Growth Accounting Equation

Y = AxF(K,L)

The production function can be influenced either by increasing capital K or labor L. The technology (overall efficiency) factor A might also go up, which would increase output Y.

Corruption diverts the talents and resources from improving overall efficiency A. This is what is causing several Latin American countries from maximizing output despite an abundance of capital stock K and human resources L.

A is also called TFP = total factor productivity.

See Mankiw (p 244) for the derivation of the growth accounting equation.

Y = AxF(K,L) ~ production function (level form)

How do we express this in terms of % change?

%dY = %dA + α%dK + (1-α)%dL

where
α = capital income share = 0.3 in US
1-α = labor income share = 0.7 in US

This equation can be used to explain the percentage contribution of each factor to the overall output growth. See table 1 in the handout. Surprisingly, TFP declined in 70s and 80s. Labor growth grew due to the baby boomers, women and teenagers entering the labor market.

Labor Productivity: The Key to Rising Living Standards

Productivity of labor = Y/L (the quantity of output per unit of labor)

Consider living standard as measured by Consumption/person.

Assume consumption is only some %age of total output: C = (1-s)Y, where s = savings.
Then,
C/person = (1-S)(Y/person) = (1-s)(L/person)(Y/L), where L is labor.

How can we increase C/person?
(i) reduce S (savings rate). but this is at a cost of future consumption. (Recall S=I, therefore S down leads to I down leads to K down leads to future consumption down)
(ii) raise (L/person) - the labor participation ratio. But this is not always desirable. It's limit to 100%. It comes at the expense of leisure time.
(iii) raise (Y/L) - labor productivity. This is the key!

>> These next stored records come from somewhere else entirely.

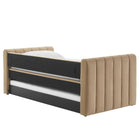 Modway Veyla Channel Tufted Performance Velvet Twin Daybed With Trundle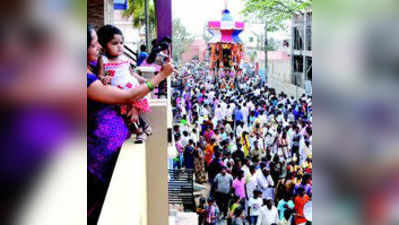 ಹಿರೇಮಗಳೂರಲ್ಲಿ ವಿಜೃಂಭಣೆಯ ಬ್ರಹ್ಮರಥೋತ್ಸವ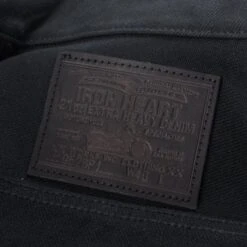 21oz Non-Fade Denim Modified Type III Jacket - Superblack -Denim Clothing-Iron Heart International ih 9526pj 11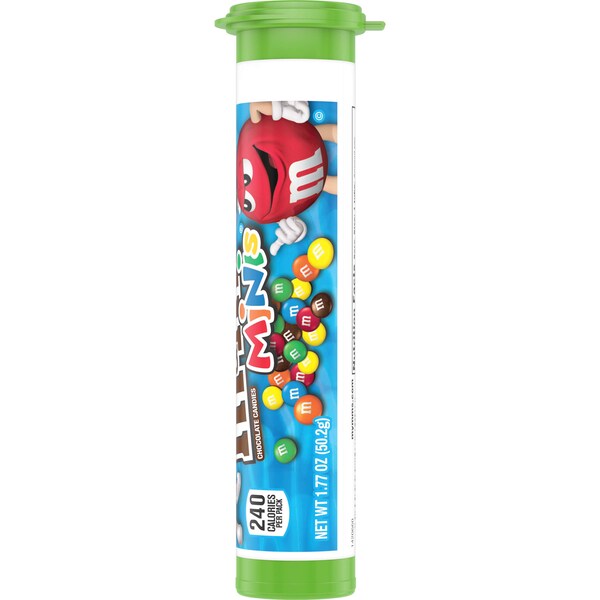 M&Ms M&M's Milk Chocolate Mini Mega Tube 1.77 oz., PK144 - 272415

See Paul Krugman's Age of Diminished Expectations. He understood this.

What determines labor productivity growth?

Recall: %dY = %dA + α%dK + (1-α)%dL

Let's rewrite this in terms of %d(Y/L) = %dY - %dL

So %dY/L = %dA + α%dK + (1-α)%dL - %dL
= %dA + α%dK + -α%dL

Regrouping,
= %dA + α(%d(K/L))

K/L is capital stock per worker

So labor productivity can be improved by:
(i) increasing K/L - capital stock per worker. This explains why well-equipped Americans have higher productivity than poorly-equipped African workers.
We can achieve K up through increasing I. Recall that S=I, so increase I by encouraging increasing savings, S.

Feldstein-Horioka puzzle found that S and I move closely together as if they're in a closed economy.

Sg is the fiscal burden from population aging.
Social Security benefit is a pay-as-you-go/funded program. Elders are paid as young ones are paying.

(ii) increase productivity A
1 - one way to increase productivity is to improve the inputs through education and training - investment in human capital. A year of schooling tends to increase income by 8%. MBA, even more so. :)
2 - another way to do increase productivity is to improve production technology

See Table 2 in handout (page 8).

Rapid productivity growth in US in 60s, but then it fell for 3 decades due to falling TFP and captial per worker.